Néanmoins tout projet du CERN serait-il « intouchable », comme se pose plus tard dans la soirée Delphine Klopfenstein[6], conseillère nationale et présidente des Verts genevois ? Pour cette dernière il s’agit d’une question profondément éthique que l’on doit pouvoir se poser, CERN ou pas, en toute liberté : « Qu’est- ce que l’on est prêt à perdre au nom de la science ? » En l’occurrence en l’espèce, il s’agit de perdre des gains énormes d’économie d’énergie alors que cette dernière notion vient tout juste d’être enfin introduite dans le droit suisse. Pour Jean-Bernard Billeter d’ailleurs, la réponse est limpide : « Les physiciens du CERN doivent écouter leurs collègues scientifiques du GIEC ! » Car pour l’ingénieur, au regard de l’urgence actuelle, tout projet scientifique doit être analysé à l’aune de la crise climatique.

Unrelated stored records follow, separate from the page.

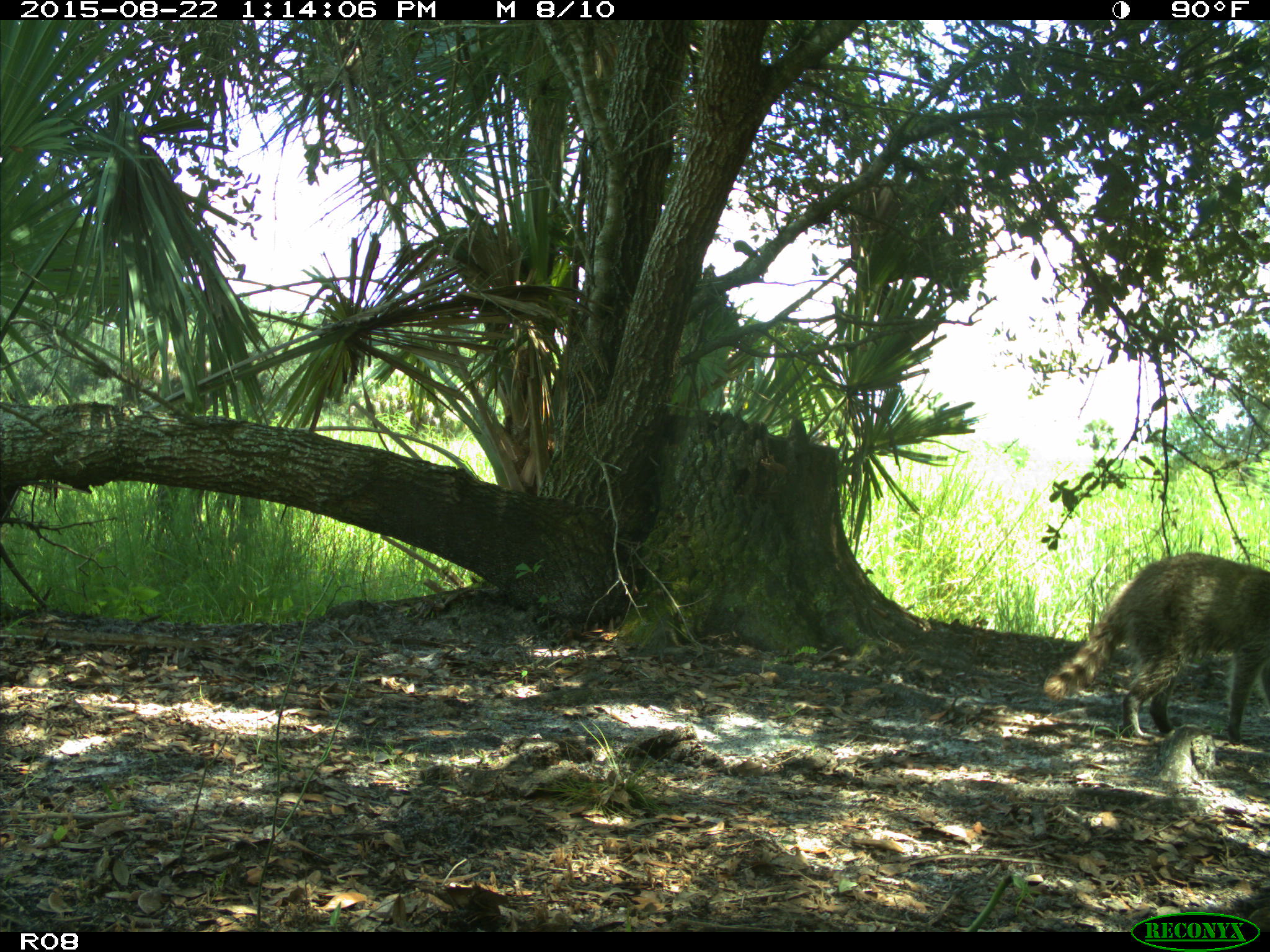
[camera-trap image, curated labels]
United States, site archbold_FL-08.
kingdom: Animalia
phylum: Chordata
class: Mammalia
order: Carnivora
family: Procyonidae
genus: Procyon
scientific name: Procyon lotor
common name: common raccoon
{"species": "Procyon lotor (common raccoon)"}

Et Christina Meissner[7], députée au Grand Conseil genevois, de souligner également pendant le débat l’incohérence qui subsiste à réclamer aux citoyen.nes un effort de réduction de 60% de émissions de CO2 alors que ce projet de FCC « va annihiler complètement tous les efforts faits ». On touche là sans doute à ce qui fait bien totalement défaut à ce projet du CERN, celui de sa cohérence démocratique.
Au-delà des chiffres, la démocratie
« J’ai l’impression qu’il y a des scientifiques coincés dans leur bulle, sur une autre planète », décrit Christina Meissner. C’est le moins que l’on puisse dire tant ce projet pharaonique de FCC reste à ce jour cantonné au CERN, totalement inconnu à la fois du grand public, mais également de la plupart des élu.es locaux, n’en ayant pour le moment que vaguement entendu parler pour certain.es d’entre eux. Pourtant, avec un tel chantier, et pas moins de huit grands sites de surface prévus, beaucoup de communes sont concernées. Ainsi Jérémie Courlet[8], maire de la petite commune de Minzier en Haute-Savoie, témoigne ce mercredi soir de ses inquiétudes sur ce projet qui risque d’exacerber encore plus les tensions en termes de « consommation de terres agricoles » et de « ressources en eau », sur un territoire où l’accès au foncier est déjà extrêmement tendu. C’est pourquoi, anticipant les problèmes, et sachant par ailleurs qu’il risque de se faire retoquer par la préfecture, l’édile de Minzier a tout de même pris un arrêté qui interdit tout forage sur sa commune, afin de limiter les études préliminaires.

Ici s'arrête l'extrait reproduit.